On Tuesday, I ran my normal errands around Spokane and on a whim decided to indulge myself in a little road trip. Spokane in and of itself is a maze of north and south streets that intersect with east to west boulevards. But the further north you travel the more unique these roads become in their directions and destinations.
My destination eventually was the Wal Mart in Airway Heights. I was at the Best Buy store in North Spokane off the Newport highway, US 2. I took Hawthorn to Waikiki, through the campus of Whitworth University, a Christian college. For an August summer day, it felt more autumn-like with light rain falling, breezy and overcast.
Waikiki is a four-lane street that meandered northerly, then I saw the road I needed to take that was converted into a round-about. Fortunately, though it has been several years, I distinctly remembered how that street was, and I continued in a westwardly path. This street for reasons I’m sure the present homeowners never predicted that their homes would be assessed at over a million dollars, though they may have mortgages of perhaps over a hundred thousand dollars when those households were built.
There’s also a golf course along the way that the tribe that I work for bought a few years ago when Spokane Country Club sold it.
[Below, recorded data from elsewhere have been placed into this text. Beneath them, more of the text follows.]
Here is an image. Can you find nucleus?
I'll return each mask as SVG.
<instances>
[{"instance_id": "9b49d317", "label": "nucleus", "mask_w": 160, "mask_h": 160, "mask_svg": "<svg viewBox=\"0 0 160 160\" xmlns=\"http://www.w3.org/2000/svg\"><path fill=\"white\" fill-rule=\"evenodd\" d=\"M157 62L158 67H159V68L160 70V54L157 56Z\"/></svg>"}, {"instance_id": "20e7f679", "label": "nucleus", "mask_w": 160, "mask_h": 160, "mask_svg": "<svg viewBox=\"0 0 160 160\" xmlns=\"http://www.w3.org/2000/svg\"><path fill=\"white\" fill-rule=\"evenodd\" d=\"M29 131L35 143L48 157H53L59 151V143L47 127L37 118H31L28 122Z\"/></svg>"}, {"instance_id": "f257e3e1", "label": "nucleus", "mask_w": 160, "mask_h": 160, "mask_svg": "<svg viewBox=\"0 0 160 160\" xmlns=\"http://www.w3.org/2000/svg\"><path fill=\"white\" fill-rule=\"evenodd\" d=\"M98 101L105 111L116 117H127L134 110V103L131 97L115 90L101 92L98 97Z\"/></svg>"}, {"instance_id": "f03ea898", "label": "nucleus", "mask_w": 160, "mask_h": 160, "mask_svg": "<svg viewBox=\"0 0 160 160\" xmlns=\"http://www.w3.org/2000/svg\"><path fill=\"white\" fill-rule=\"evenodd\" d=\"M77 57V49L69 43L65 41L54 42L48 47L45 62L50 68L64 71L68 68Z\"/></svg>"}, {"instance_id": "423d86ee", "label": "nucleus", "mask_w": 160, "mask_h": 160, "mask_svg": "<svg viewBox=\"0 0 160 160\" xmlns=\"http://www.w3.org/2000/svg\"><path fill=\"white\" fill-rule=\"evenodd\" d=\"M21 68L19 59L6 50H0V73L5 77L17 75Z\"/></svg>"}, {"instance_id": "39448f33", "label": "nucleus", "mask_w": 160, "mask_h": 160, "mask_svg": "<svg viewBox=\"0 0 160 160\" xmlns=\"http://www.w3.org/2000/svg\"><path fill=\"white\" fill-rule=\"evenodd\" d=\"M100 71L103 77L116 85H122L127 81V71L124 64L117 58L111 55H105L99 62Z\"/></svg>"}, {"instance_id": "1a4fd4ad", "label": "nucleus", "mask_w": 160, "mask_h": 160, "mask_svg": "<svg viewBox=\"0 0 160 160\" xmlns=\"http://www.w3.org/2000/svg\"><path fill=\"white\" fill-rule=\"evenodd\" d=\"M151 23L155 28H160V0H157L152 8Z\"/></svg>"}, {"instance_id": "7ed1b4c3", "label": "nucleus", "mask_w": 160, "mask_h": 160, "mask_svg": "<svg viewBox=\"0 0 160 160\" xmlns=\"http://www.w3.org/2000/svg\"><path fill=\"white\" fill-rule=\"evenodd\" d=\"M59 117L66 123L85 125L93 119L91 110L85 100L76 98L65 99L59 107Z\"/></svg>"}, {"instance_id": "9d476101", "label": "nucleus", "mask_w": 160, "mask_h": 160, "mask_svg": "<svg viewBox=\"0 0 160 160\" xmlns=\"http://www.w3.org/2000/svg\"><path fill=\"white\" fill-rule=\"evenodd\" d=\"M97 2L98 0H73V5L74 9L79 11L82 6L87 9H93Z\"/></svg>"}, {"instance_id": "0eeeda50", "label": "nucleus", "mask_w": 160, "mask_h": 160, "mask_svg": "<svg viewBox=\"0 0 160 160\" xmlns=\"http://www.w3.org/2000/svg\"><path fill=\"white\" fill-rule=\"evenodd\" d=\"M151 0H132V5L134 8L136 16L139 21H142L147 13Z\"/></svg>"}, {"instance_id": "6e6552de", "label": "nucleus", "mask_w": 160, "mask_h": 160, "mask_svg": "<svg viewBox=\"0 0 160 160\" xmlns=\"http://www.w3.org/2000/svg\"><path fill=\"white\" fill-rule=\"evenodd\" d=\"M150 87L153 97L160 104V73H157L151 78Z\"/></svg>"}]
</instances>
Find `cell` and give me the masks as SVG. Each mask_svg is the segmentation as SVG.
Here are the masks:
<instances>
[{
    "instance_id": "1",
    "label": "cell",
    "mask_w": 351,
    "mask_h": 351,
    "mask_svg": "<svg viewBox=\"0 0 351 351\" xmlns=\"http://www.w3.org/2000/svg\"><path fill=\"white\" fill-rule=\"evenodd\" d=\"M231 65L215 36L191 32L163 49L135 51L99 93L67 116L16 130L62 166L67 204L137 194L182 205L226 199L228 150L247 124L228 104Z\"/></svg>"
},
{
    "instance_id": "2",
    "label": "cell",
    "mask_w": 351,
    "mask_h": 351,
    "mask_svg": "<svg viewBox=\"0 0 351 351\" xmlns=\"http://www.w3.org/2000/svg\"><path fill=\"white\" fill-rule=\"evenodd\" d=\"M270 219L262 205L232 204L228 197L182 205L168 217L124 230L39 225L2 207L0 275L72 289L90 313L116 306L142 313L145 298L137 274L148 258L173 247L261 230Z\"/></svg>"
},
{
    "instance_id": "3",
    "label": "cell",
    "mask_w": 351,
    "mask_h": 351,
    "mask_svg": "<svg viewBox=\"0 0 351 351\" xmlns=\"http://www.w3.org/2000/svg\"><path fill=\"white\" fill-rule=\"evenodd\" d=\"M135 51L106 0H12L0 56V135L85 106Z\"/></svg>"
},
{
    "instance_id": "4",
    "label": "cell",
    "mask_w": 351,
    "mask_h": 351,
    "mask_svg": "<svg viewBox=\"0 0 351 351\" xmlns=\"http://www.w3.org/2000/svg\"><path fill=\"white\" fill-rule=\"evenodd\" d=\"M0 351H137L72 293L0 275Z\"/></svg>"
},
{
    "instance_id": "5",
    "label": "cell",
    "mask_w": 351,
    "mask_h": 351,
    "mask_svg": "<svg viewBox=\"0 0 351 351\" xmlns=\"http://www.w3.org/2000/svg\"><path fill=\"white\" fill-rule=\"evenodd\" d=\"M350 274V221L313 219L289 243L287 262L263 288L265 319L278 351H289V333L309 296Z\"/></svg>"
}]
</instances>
Lush green fairways bordered by evergreens standing majestically about the course as I drove by admiring those hackers brave enough to endure the forces that nature wrought.
I then saw St. Georges School, a private academy situated just south of the Little Spokane River. I continued northward to Rutter Parkway. Here is where this road is ideal for someone riding a Ninja motorcycle. It is a twisting and perilous adventure that isn’t for the untalented or the faint of heart. I kept my Charger going at a safe and sane 35 miles per hour, though I do recall times in my past when I pushed the envelope and drove up to fifteen miles faster. Now was not the time.
Rutter Parkway eventually straightened itself out after climbing up a small drawl and coming on top of a plateau where Indian Trail Road intersect with Rutter Parkway. I stayed on Rutter, and it took me to Nine Mile Falls where Nine Mile Road—aka SR 291 meet. I took a left and to my utter surprise realized that Rutter was redone some time ago and it now had emptied south of the actual town of Nine Mile Falls.
I headed south, passed the now closed and vacant Sundance golf course that I used to play over twenty years ago before my stroke. Houses were built in its place except where the ninth and tenth fairways used to be, now just dried up grass, like a burn scar.
A few miles south of that was where I needed to make a right turn on Seven Mile Road. It hadn’t changed at all. I took it to the Old Trails Road which went through Riverside State Park ORV site, and I continued going south to Trails Road that I turned right on which then intersected with Hayford Road. I drove passed my casino I worked at and eventually found myself turning left into the Wal Mart parking lot.